> **Texte fourni**:

Les groupes énergétiques paient chaque année près de 550 millions de francs de redevance hydraulique aux cantons et communes alpins. Ces avantages remontent à une loi de 1918, lorsque l’électrification était l’objectif premier de la politique énergétique suisse.

Dans le secteur énergétique actuel, imprégné d’économie de marché, les redevances hydrauliques sont en quelque sorte un corps étranger provenant de l’économie planifiée. Leur hauteur est calculée en fonction des capacités existantes et de l’eau courante. Le prix de l’électricité obtenu n’est ainsi pas déterminé par le marché, ce qui a récemment eu un impact négatif sur la rentabilité des producteurs d’électricité.

Dans un premier temps, et pour une période de deux ans, le Conseil fédéral veut réduire la redevance hydraulique maximale de 110 francs à 80 francs. En 2020 au plus tard, les redevances hydrauliques devraient être règlementées par une loi qui rétablit la compétitivité de l’hydroélectricité à long terme, tout en maintenant pour les cantons alpins une source importante de revenus.

Patrick Dümmler propose deux voies possibles :

  1. Flexibilisation du prix : le prix du marché obtenu détermine en grande partie le montant de la redevance hydraulique annuelle.
  2. Appel d’offres : cantons et communes attribuent des concessions pour 20 à 30 ans au plus offrant.

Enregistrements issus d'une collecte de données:
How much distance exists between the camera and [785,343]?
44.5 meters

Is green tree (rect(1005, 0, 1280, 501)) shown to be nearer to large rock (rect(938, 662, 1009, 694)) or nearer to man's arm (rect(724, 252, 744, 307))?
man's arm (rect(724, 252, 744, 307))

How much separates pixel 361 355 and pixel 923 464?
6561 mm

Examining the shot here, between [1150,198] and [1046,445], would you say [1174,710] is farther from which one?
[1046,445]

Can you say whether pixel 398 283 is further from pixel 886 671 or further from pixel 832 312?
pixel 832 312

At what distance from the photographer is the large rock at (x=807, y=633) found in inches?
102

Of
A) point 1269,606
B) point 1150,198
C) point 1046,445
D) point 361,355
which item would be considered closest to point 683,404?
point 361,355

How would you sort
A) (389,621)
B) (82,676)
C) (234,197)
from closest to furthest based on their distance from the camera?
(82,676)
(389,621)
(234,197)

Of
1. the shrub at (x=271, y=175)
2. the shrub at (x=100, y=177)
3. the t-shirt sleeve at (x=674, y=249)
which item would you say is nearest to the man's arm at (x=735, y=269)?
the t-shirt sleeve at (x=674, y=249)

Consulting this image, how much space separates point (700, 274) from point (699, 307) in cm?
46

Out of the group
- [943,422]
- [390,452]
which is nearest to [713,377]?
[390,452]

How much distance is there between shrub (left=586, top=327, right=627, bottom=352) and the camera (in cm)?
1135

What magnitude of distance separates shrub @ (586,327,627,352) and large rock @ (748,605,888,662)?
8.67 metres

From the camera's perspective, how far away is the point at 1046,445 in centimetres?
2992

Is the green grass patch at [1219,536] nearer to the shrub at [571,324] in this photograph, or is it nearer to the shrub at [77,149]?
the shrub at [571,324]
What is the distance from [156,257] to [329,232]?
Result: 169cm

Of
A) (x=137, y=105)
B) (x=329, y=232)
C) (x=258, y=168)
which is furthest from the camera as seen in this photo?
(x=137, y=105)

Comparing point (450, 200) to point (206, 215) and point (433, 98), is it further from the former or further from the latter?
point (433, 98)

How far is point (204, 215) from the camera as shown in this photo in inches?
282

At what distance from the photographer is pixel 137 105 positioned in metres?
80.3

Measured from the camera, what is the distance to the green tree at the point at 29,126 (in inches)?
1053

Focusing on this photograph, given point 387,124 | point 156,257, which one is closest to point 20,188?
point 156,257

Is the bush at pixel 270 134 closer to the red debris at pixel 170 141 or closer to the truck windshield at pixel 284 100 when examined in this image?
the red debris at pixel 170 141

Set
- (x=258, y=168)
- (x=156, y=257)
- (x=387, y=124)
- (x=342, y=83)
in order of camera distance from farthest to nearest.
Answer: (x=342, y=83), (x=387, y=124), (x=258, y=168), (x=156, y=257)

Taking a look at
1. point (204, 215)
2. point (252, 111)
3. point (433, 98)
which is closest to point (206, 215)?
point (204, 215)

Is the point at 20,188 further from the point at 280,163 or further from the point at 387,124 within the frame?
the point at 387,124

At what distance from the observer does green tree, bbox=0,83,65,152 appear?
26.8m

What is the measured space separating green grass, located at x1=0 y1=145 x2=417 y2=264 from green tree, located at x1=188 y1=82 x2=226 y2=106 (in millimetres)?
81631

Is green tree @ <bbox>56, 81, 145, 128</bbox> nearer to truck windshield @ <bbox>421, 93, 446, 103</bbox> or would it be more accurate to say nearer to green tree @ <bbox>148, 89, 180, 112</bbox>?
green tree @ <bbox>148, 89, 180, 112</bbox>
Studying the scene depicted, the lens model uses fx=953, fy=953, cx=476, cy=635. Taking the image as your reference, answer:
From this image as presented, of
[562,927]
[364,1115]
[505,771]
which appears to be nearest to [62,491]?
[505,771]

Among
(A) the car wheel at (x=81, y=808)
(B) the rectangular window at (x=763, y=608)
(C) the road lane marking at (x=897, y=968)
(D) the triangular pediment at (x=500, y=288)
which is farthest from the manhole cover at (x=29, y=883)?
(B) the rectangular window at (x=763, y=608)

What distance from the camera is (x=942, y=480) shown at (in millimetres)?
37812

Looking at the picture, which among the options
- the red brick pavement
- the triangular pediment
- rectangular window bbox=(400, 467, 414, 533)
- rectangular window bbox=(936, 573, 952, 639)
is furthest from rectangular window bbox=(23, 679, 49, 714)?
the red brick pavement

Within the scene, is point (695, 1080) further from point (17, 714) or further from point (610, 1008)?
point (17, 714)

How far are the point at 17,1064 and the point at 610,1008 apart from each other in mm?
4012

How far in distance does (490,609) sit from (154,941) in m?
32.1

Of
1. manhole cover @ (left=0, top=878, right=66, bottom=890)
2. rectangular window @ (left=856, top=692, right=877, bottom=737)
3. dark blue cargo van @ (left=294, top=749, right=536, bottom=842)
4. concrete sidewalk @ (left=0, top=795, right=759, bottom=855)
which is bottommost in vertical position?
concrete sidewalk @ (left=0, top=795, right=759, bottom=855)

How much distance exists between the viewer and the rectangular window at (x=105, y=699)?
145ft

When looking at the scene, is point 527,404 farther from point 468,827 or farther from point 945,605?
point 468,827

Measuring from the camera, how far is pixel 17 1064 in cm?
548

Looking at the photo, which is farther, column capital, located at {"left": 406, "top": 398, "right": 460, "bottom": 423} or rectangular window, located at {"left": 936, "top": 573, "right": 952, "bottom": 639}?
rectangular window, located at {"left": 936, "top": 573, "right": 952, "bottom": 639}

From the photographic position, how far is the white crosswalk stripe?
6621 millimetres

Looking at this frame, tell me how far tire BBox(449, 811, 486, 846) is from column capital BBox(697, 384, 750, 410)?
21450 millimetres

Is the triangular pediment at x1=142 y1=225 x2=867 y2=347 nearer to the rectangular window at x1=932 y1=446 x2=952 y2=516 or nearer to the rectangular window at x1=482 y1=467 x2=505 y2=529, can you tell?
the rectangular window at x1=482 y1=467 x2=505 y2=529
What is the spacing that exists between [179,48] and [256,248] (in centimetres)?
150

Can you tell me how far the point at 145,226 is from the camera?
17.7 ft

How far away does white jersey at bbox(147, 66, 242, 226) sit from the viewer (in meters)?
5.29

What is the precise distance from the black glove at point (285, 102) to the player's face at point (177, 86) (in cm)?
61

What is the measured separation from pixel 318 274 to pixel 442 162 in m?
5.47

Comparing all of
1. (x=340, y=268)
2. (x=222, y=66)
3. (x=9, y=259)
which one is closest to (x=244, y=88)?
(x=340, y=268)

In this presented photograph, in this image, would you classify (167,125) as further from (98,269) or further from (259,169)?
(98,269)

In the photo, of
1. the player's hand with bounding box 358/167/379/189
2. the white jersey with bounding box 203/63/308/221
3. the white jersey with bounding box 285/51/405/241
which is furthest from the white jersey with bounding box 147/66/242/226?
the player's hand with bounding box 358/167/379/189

> **Actions requises**:
[1] D'après le texte sur la redevance hydraulique, pourquoi cette redevance est-elle qualifiée de corps étranger dans le secteur énergétique actuel ? Répondez en une à trois phrases.
[2] Reproduisez mot pour mot, dans le texte sur la redevance hydraulique, tout ce qui va de « Les groupes énergétiques » jusqu'à « politique énergétique suisse. ».
[3] Répondez aux questions suivantes à partir du texte sur la redevance hydraulique :
(a) Quel montant les groupes énergétiques paient-ils chaque année aux cantons et communes alpins ?
(b) À combien le Conseil fédéral veut-il ramener la redevance hydraulique maximale, et pour quelle période ?
(c) Pour quelle durée les concessions seraient-elles attribuées dans la voie de l'appel d'offres ?
Ces données forment un matériau distinct du texte.

> **Réponses attendues**:
[1] Dans un secteur imprégné d'économie de marché, la redevance hydraulique relève de l'économie planifiée, car son montant est calculé en fonction des capacités existantes et de l'eau courante. Le prix de l'électricité obtenu n'est donc pas déterminé par le marché. Cela a récemment eu un impact négatif sur la rentabilité des producteurs d'électricité.

[2]
Les groupes énergétiques paient chaque année près de 550 millions de francs de redevance hydraulique aux cantons et communes alpins. Ces avantages remontent à une loi de 1918, lorsque l’électrification était l’objectif premier de la politique énergétique suisse.

[3]
(a) Près de 550 millions de francs de redevance hydraulique.
(b) De 110 francs à 80 francs, pour une période de deux ans.
(c) Pour 20 à 30 ans, au plus offrant.